Città del Vaticano, Biblioteca Apostolica Vaticana. Ms. Reg. lat. 1500, f. 62r, illustrazione delle Troades.

In età medievale, infatti, grande fu la fortuna del «Seneca morale», come lo chiamò Dante (Inf. IV 141) con riferimento ai contenuti etici delle opere del filosofo, che sicuramente lesse. La sua morte era stata intesa come martirio cristiano, secondo una leggenda che, attraverso il Roman de la rose, confluì poi nel Novellino. Quest’ultimo, inoltre, presenta aneddoti della vita di Seneca (tolti dai Fiori dei filosofi) come veri exempla, cioè testimonianze autorevoli di una virtù eroica, proposti come modello da imitare.

Una prova ulteriore della fama goduta dal filosofo nel Medioevo consiste nel gran numero dei codici, ma anche degli scritti apocrifi (i Monita Senecae, il Liber de moribus, ecc.). L’autore divenne assai popolare nei secoli XII e XIII: a questo periodo, infatti, risalgono le molte famiglie di manoscritti prodotti in vari monasteri, come quello di Montecassino, alla cui attività assidua si deve in particolare la conservazione dei Dialogi, che, in seguito, ebbero grande diffusione nell’Europa settentrionale, nelle scuole universitarie di Parigi e di Oxford, in Germania. Grande interesse per il teatro senecano fu espresso, poi, dalla corte papale trasferitasi ad Avignone.

Le Epistulae morales ad Lucilium e alcuni trattati furono letti anche da Petrarca e da Boccaccio, i quali, però, non pare ne avessero una conoscenza troppo approfondita. In Spagna Seneca fu considerato un autore nazionale e tradotto e commentato persino da re Alfonso V in persona.

Alla fine del Quattrocento, nelle prime edizioni a stampa si distinse un Seneca Philosophus da un Seneca Tragicus. L’editio princeps delle opere filosofiche fu quella napoletana del 1475.

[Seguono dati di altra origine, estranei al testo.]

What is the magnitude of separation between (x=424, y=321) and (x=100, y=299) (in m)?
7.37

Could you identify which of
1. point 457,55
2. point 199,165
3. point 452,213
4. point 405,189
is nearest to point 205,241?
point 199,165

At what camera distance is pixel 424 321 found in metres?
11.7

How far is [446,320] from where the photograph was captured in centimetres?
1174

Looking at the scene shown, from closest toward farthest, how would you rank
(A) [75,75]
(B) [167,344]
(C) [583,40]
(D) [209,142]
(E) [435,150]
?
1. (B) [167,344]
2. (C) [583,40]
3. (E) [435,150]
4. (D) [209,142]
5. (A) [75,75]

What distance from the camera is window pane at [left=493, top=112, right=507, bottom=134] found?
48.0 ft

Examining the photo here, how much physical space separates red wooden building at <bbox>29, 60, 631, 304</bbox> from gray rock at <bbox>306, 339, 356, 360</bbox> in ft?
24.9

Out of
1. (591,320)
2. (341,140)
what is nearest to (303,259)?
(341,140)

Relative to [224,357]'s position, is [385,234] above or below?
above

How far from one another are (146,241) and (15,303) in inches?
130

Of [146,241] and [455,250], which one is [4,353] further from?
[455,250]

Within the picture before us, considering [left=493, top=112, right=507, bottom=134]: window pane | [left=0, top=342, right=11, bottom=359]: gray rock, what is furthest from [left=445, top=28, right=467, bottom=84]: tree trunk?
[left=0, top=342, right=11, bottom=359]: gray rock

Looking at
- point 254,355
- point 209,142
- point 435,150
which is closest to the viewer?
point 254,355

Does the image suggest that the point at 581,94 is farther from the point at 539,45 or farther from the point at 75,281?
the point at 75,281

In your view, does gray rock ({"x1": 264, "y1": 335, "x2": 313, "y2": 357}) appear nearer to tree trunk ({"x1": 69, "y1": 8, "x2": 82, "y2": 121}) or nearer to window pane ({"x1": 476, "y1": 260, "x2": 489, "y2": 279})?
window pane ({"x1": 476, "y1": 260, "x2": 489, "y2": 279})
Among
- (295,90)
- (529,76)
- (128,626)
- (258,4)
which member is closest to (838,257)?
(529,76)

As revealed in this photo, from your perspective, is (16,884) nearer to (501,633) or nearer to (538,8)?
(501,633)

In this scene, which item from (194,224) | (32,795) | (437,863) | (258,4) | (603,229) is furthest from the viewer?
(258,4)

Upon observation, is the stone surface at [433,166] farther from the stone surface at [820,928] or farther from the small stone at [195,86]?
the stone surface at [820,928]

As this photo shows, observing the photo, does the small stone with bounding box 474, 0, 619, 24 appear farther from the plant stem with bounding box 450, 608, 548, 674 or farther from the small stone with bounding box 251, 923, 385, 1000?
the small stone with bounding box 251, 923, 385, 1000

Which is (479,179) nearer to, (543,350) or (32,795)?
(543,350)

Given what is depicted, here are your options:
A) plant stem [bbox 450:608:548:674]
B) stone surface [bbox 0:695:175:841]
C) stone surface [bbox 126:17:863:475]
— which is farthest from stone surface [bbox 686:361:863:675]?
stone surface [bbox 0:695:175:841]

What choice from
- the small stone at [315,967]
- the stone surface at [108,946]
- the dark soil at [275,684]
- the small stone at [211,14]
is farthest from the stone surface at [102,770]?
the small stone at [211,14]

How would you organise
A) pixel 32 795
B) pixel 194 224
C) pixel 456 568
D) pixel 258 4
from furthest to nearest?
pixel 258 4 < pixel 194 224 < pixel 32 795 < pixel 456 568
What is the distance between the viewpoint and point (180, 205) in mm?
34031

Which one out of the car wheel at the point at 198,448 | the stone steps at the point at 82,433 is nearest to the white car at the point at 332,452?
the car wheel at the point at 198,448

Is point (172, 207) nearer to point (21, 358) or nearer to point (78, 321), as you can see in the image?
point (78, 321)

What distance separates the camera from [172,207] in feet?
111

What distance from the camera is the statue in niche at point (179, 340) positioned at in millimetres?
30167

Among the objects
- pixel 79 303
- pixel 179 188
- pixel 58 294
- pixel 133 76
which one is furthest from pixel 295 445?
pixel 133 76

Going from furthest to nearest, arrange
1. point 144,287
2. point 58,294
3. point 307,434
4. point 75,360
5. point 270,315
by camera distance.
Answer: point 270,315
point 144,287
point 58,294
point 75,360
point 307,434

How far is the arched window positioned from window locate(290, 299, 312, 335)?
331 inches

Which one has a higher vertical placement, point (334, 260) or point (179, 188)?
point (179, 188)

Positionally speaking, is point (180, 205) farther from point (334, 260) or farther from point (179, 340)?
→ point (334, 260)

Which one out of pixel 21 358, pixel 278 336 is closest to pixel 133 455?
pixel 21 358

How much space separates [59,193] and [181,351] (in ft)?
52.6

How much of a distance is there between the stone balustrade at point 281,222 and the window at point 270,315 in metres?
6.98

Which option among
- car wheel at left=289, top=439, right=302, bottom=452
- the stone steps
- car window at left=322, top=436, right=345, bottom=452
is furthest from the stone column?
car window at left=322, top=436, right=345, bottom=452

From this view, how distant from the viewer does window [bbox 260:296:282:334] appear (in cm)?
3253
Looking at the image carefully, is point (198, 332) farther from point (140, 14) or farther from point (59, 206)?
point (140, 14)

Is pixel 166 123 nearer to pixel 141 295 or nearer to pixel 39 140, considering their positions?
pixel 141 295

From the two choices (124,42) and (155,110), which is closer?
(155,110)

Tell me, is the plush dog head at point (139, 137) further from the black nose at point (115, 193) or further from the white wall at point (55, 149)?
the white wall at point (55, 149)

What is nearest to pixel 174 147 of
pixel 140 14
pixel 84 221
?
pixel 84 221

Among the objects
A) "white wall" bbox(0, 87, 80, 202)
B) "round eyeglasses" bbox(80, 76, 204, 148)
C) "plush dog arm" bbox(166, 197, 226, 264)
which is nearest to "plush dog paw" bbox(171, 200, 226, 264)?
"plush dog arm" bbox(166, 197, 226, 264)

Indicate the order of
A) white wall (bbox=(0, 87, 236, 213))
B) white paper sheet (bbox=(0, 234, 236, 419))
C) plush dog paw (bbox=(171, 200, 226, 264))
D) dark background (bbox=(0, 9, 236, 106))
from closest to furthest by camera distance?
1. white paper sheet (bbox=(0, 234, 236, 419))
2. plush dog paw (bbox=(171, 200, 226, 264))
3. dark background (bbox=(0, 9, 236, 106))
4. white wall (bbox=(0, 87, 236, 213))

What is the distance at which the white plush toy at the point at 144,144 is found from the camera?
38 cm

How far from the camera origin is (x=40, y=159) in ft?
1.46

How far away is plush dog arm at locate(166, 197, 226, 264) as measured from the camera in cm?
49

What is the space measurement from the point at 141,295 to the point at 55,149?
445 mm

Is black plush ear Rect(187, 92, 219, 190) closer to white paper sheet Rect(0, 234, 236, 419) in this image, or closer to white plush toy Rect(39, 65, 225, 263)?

Nel XVI secolo Seneca assurse a maestro di saggistica in tutta Europa. Godette dell’ammirazione di Montaigne, i cui scritti furono densi di citazioni tratte dalle Epistulae morales e dai Dialogi. Rilevante fu l’influsso di queste opere sulla cultura prima gesuitica, poi protestante. Le tragedie dell’orrore, inoltre, con il loro barocco cupo e truculento, furono di grande attualità sia in Italia, sia nell’Inghilterra elisabettiana. Così il teatro senecano influenzò moltissimo Shakespeare (in particolare, nel Macbeth e nell’Hamlet). Lessero Seneca anche Racine e Corneille: quest’ultimo, soprattutto, nella Médée e nella Phèdre imitò le tragedie omonime dell’autore latino.

Barcelona, Archivo de la Corona de Aragón. Col. Manuscritos, Sant Cugat 11 (XIV sec.), f. 1r., illustrazione di una miscellanea con le opere morali di Seneca, che raffigura l’autore intento a leggere, davanti a un armarium.

Anche Voltaire conobbe le opere morali e Alfieri fu influenzato dalle vibranti e cupe scene del teatro di Seneca.

Nell’Ottocento lo scrittore latino continuò a essere letto dagli intellettuali. Criticato da Hegel, che gli rimproverava il difetto di capacità speculativa, ammarato da Schopenhauer, Seneca prosatore ha goduto ininterrottamente del favore dei lettori e ancor oggi continua a costituire uno dei capisaldi della paideia umanistica. Non così per il Seneca tragico, la cui fortuna, cresciuta senza interruzioni dal XIV al XVIII secolo, sembra essersi definitivamente interrotta in Italia, dove alla disistima romantica si è aggiunta poi nel Novecento la stroncatura crociana.